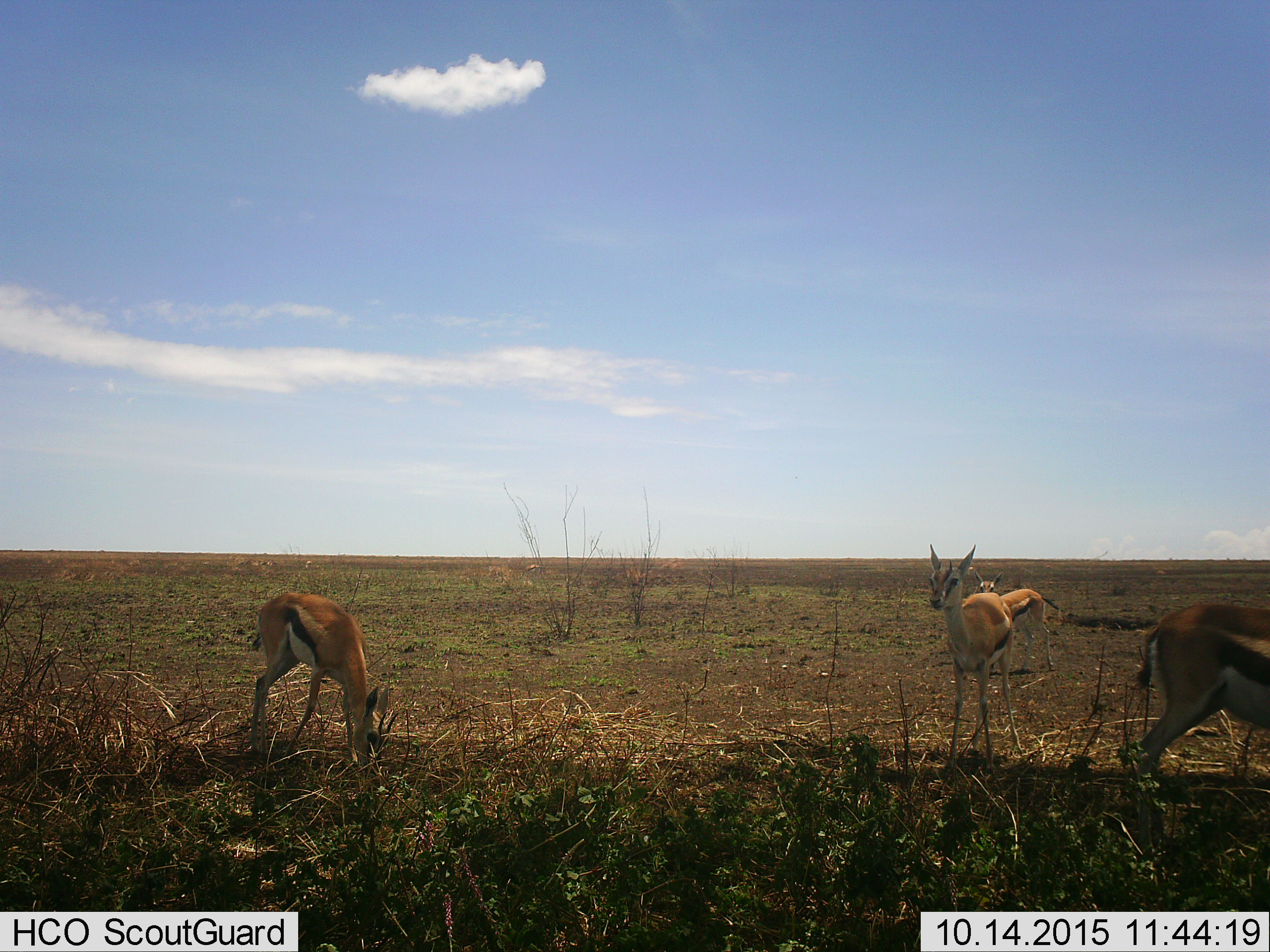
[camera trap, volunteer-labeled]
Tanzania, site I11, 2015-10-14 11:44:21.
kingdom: Animalia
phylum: Chordata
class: Mammalia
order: Artiodactyla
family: Bovidae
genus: Eudorcas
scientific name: Eudorcas thomsonii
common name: thomson's gazelle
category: gazellethomsons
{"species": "gazellethomsons (thomson's gazelle) (Eudorcas thomsonii)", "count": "4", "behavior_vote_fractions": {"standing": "100%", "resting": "0%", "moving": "20%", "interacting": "0%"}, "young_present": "20%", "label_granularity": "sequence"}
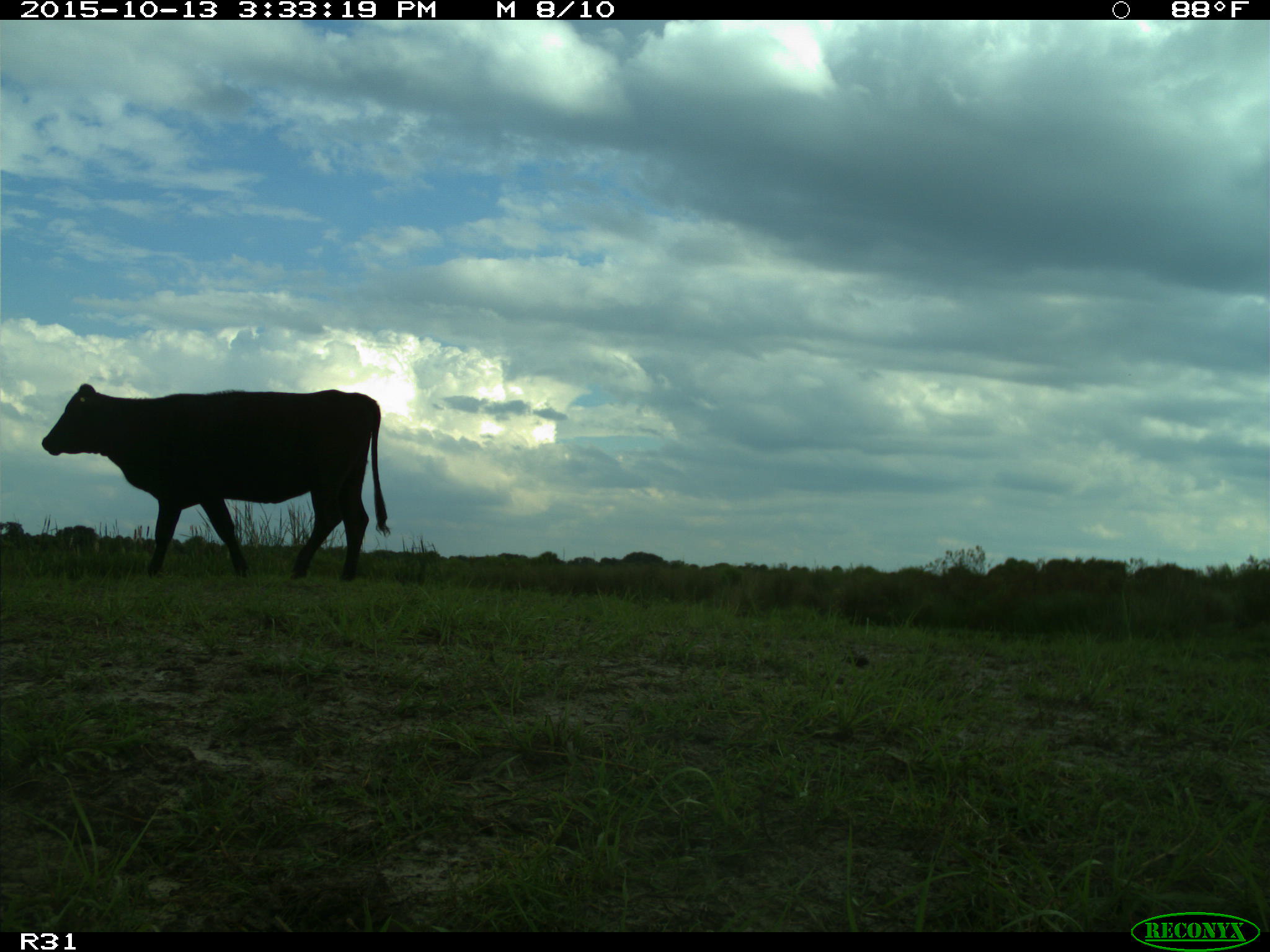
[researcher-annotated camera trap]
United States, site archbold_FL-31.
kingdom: Animalia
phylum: Chordata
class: Mammalia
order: Artiodactyla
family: Bovidae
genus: Bos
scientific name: Bos taurus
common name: domestic cow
Bos taurus (domestic cow).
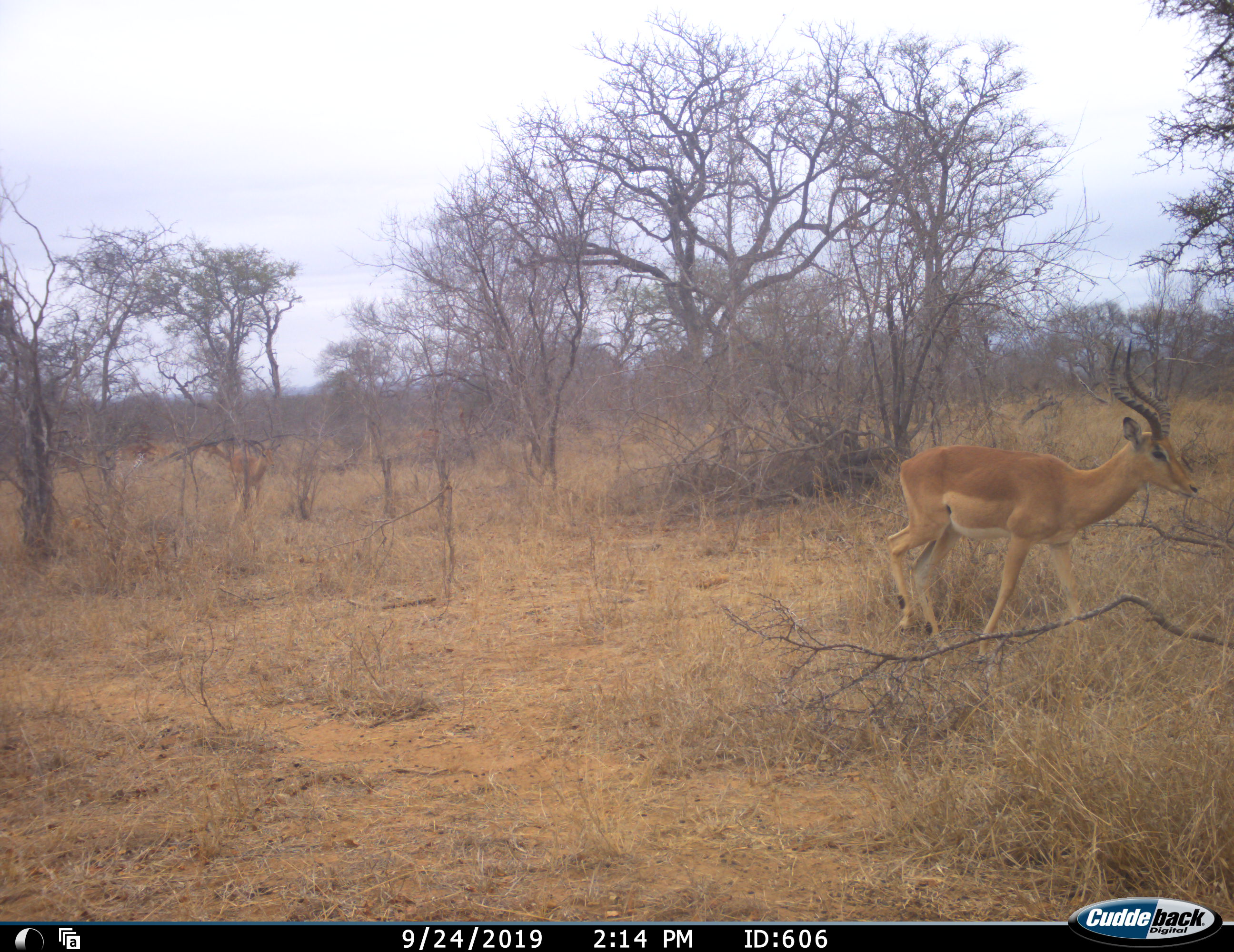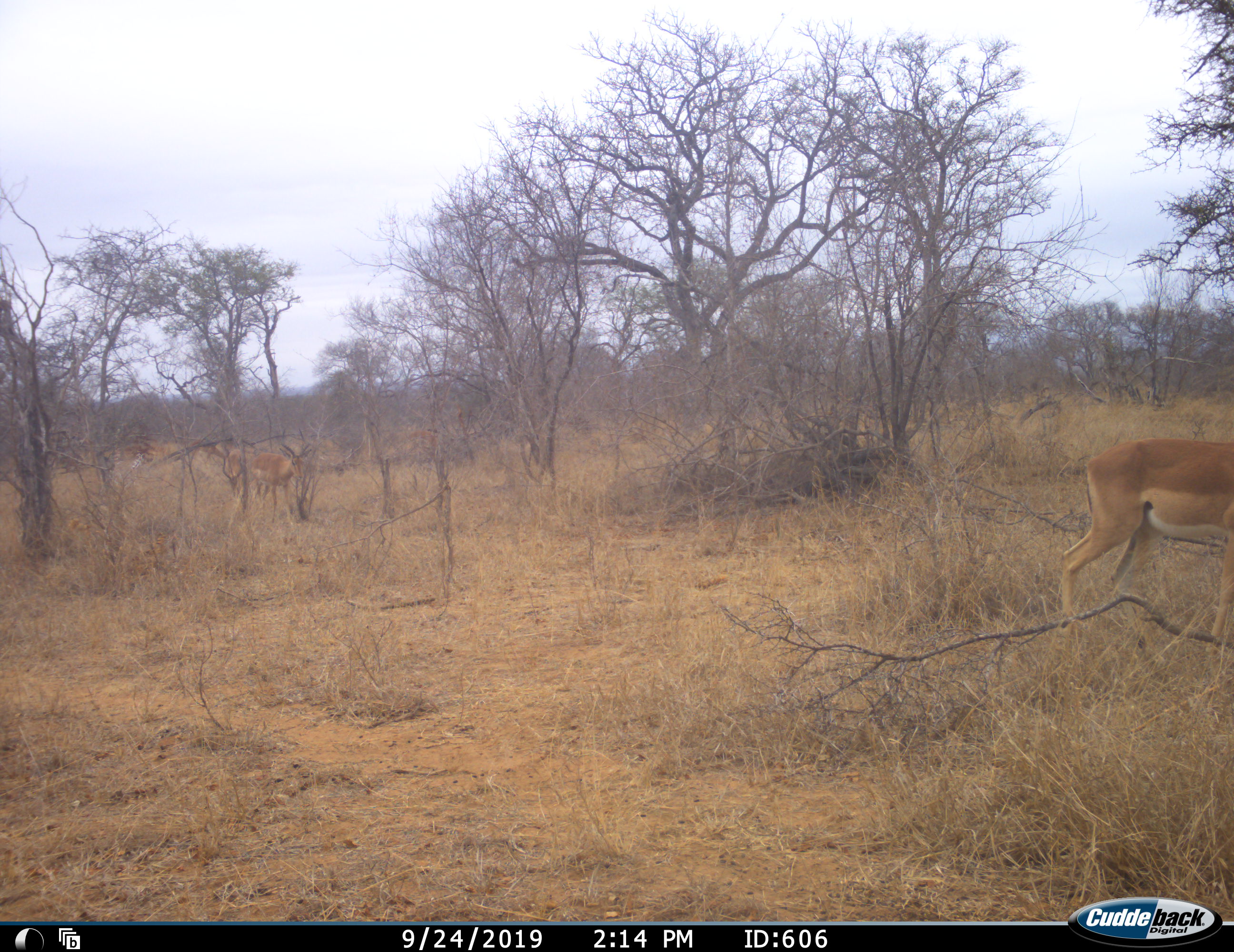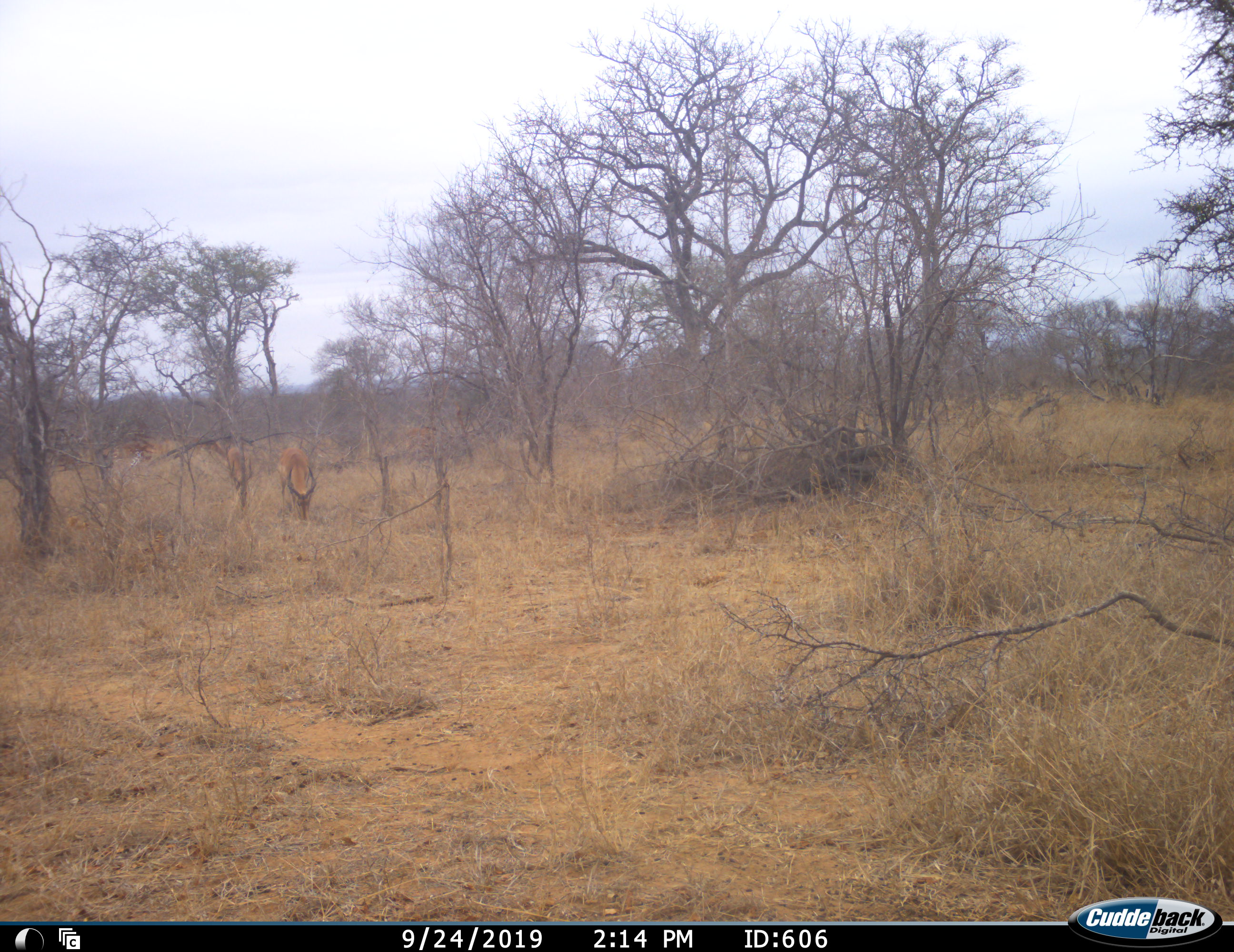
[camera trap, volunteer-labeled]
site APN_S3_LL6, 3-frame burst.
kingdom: Animalia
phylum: Chordata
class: Mammalia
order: Artiodactyla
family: Bovidae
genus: Aepyceros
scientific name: Aepyceros melampus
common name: impala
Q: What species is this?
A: Impala (Aepyceros melampus).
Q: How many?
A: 3.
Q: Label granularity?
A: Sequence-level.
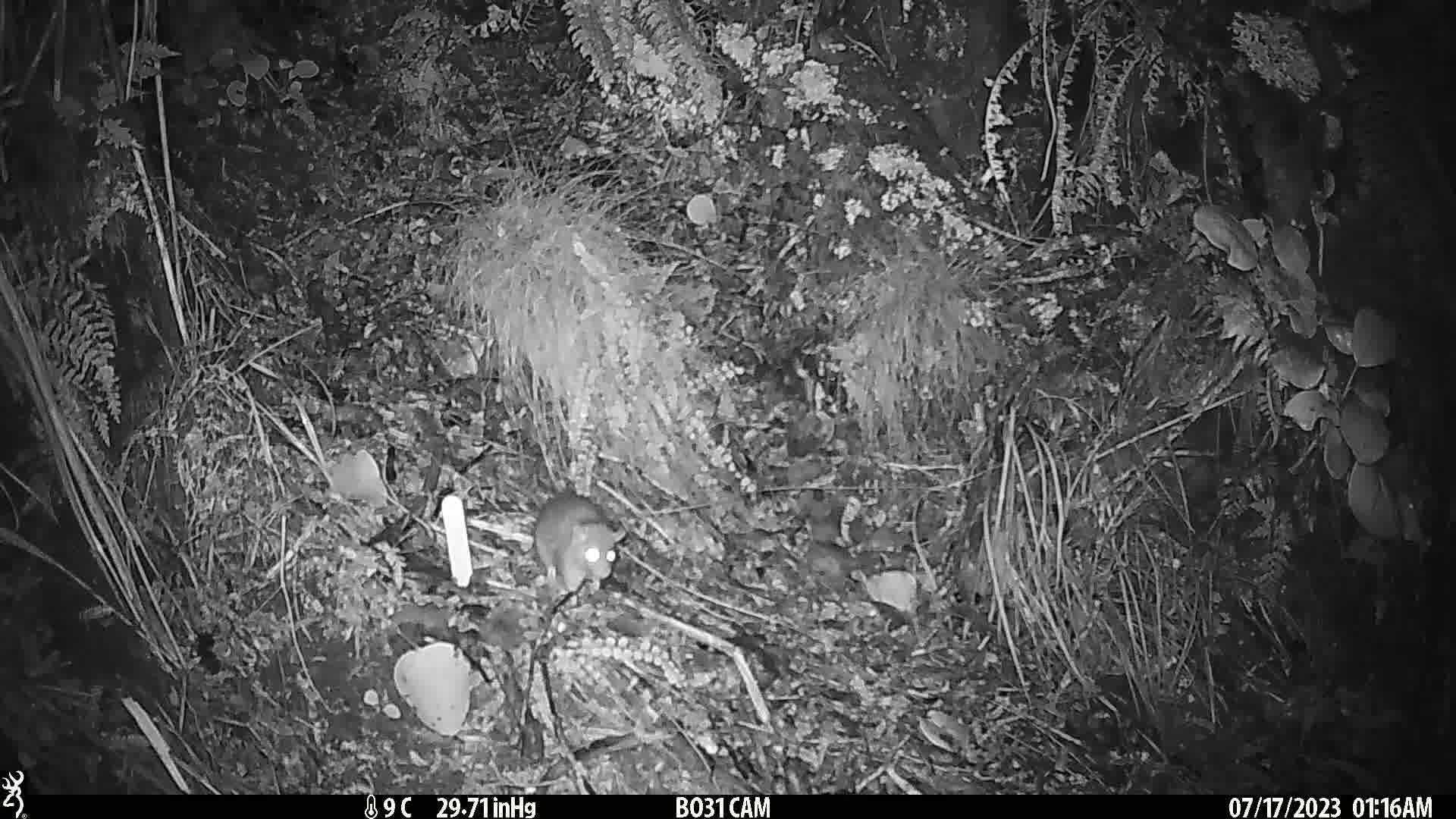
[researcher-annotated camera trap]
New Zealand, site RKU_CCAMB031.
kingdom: Animalia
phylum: Chordata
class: Mammalia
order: Rodentia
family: Muridae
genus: Rattus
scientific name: Rattus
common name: rat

- - -

→ **Required work**
Transcribe every line of the listing above exactly; skip the pictures.

→ **Task response**
[camera trap, volunteer-labeled]
Tanzania, site I11, 2015-10-14 11:44:21.
kingdom: Animalia
phylum: Chordata
class: Mammalia
order: Artiodactyla
family: Bovidae
genus: Eudorcas
scientific name: Eudorcas thomsonii
common name: thomson's gazelle
category: gazellethomsons
{"species": "gazellethomsons (thomson's gazelle) (Eudorcas thomsonii)", "count": "4", "behavior_vote_fractions": {"standing": "100%", "resting": "0%", "moving": "20%", "interacting": "0%"}, "young_present": "20%", "label_granularity": "sequence"}
[researcher-annotated camera trap]
United States, site archbold_FL-31.
kingdom: Animalia
phylum: Chordata
class: Mammalia
order: Artiodactyla
family: Bovidae
genus: Bos
scientific name: Bos taurus
common name: domestic cow
Bos taurus (domestic cow).
[camera trap, volunteer-labeled]
site APN_S3_LL6, 3-frame burst.
kingdom: Animalia
phylum: Chordata
class: Mammalia
order: Artiodactyla
family: Bovidae
genus: Aepyceros
scientific name: Aepyceros melampus
common name: impala
Q: What species is this?
A: Impala (Aepyceros melampus).
Q: How many?
A: 3.
Q: Label granularity?
A: Sequence-level.
[researcher-annotated camera trap]
New Zealand, site RKU_CCAMB031.
kingdom: Animalia
phylum: Chordata
class: Mammalia
order: Rodentia
family: Muridae
genus: Rattus
scientific name: Rattus
common name: rat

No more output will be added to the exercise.